* EXTRACTED TEXT *
^^^^^^^^

I’d never pitched that way before. Frankly, it made me a little uncomfortable. Was he saying “Hit batters on purpose?” I guess he kinda was. But prior to that, I had no strategy of intimidation. Growing up, I relied on straight heat and controlling my curveball. Those were the two pitches I had, and that was enough.

I felt a little guilty the first few times I placed the fear of Jesus into a couple of opposing batters and nailed a couple more. I was not a naturally aggressive person. If anything, I’d always been a little shy. But Nice Guy Dwight really was becoming a different person on the pitching mound. I was playing on a whole new level. I knew I had to do something. I told myself, “Maybe this is just how it’s done around here.”

The Cumberland School of Batter Intimidation changed everything. “A little chin music goes a long way,” the pitching coach said. The other teams got the message: “Don’t mess with Doc.”

After a few super-aggressive outings, Cumberland had me dial back. Pitching hard and inside opened up my game a lot, and I kept doing it
throughout the summer. The results were hard to miss. All the hitters were more cautious with me.

In May, we drove up to the big town for an exhibition game at Shea Stadium against the Salem Redbirds, the San Diego Padres A-ball team in the Carolina League. And I was going to pitch. We were the opening act before a regular Mets-Padres game. I’d seen major leaguers play at spring training in Florida, but I’d never set foot in a real major-league stadium before.

Shea seemed amazing to me. Just the size of it was staggering. I was in total awe. TV did not do it justice. I know some people ragged on Shea, saying it lacked grandeur, that it wasn’t as impressive as some big-league parks. Well, to me, this was a cathedral of baseball. The field was nicer than anything I’d ever seen before, perfectly manicured and perfectly level. There were maybe four thousand people in the stands when we first took the field.

But as I was taking a measure of the scene around me, New York was also measuring me. The Mets’ first-round draft choice had brought his stuff to New York, and all the sportswriters wanted to see. Was he really worth the hype? I had nothing on my mind but total domination.

^^^^^^^^

* DATA SECTION *
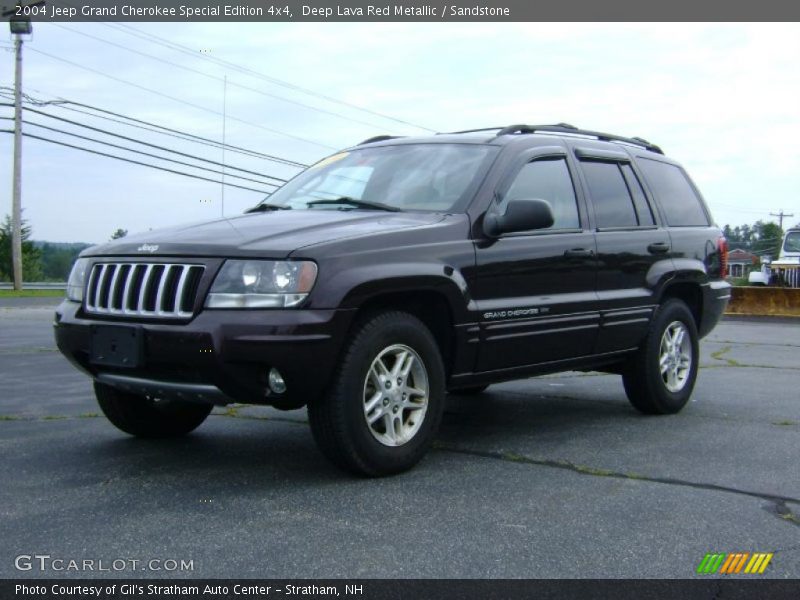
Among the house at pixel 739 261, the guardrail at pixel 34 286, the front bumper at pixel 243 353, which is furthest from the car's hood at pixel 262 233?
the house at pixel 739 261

^^^^^^^^

* SET PROBLEM *
Continue the baseball memoir passage about pitching at Shea Stadium, picking up after its final sentence. The lines after the text have nothing to do with what follows.

* RESPONSE *
I pitched well. I struck out fourteen batters. I had a one-hitter going, but I blew the game in the ninth. I gave up a couple of hits and then a home run, and then I nailed a batter with a ball in the neck. By the time the trainer came to look at the stunned batter, our manager, Sam Perlozzo, was on the mound, pulling me from the game. I felt horrible as I walked back to the showers. Joe McIlvaine, the Mets scouting director who had signed me, came into the locker room with a big smile on his face. “No reason to be down,” he said. “You impressed a lot of people today.”

“I should have won,” I told him. “I won’t lose another game this season. Why couldn’t I win here?”

“Don’t worry about it,” Joe said.

I wasn’t worried. I was just mad at myself. This was my first shot at
Shea, and I felt like I’d blown it. Weren’t we supposed to win? Wasn’t I supposed to win? I went back to Lynchburg and won every game I pitched after that.

Some weekends, Carlene came up from Florida, and that was fun. I didn’t consider us too serious, and neither did she. When Carlene wasn’t around, my roommate Darryl Denby and I would stroll through the mall, wearing our Lynchburg Mets jackets and hats, hoping to meet girls. You’d have to call our success rate “very hit or miss.” Something else happened in Lynchburg that didn’t seem important at the time. Living on my own, I discovered the pleasures of alcohol, especially forty-ounce bottles of Schlitz Malt Liquor. Other guys on the team would go out and shoot pool at night or come home from a game, order a pizza, and smoke some weed. Some guys would even smoke pot on road trips, then hit those southern truck stop buffets and put away four thousand calories for five bucks.

I wasn’t into pot. Getting high just made me sleepy. I didn’t get the thrill. But I liked the way those forties loosened me up and made me more social. I’d been sneaking Budweisers from my dad’s refrigerator since I was in my early teens. I wasn’t a frequent drinker then, and I didn’t drink that much when I drank. I don’t think I’d ever tried malt liquor before. Now that I had, I liked it. It had a higher concentration of alcohol than regular beer, delivering some extra bang for our minor-league bucks. I can honestly say I kept my drinking mostly under control. I told myself that drinking was just a part of growing up, like meeting girls and making money. Weren’t other kids my age off at college, going to parties, and exploring their independence? I’d skipped my chance to go to Miami, but these were my college days. Still, I knew enough not to let my mom and dad know I’d started drinking regularly—especially malt liquor. My dad, the Bud man, would definitely have frowned on me hitting the hard-core stuff.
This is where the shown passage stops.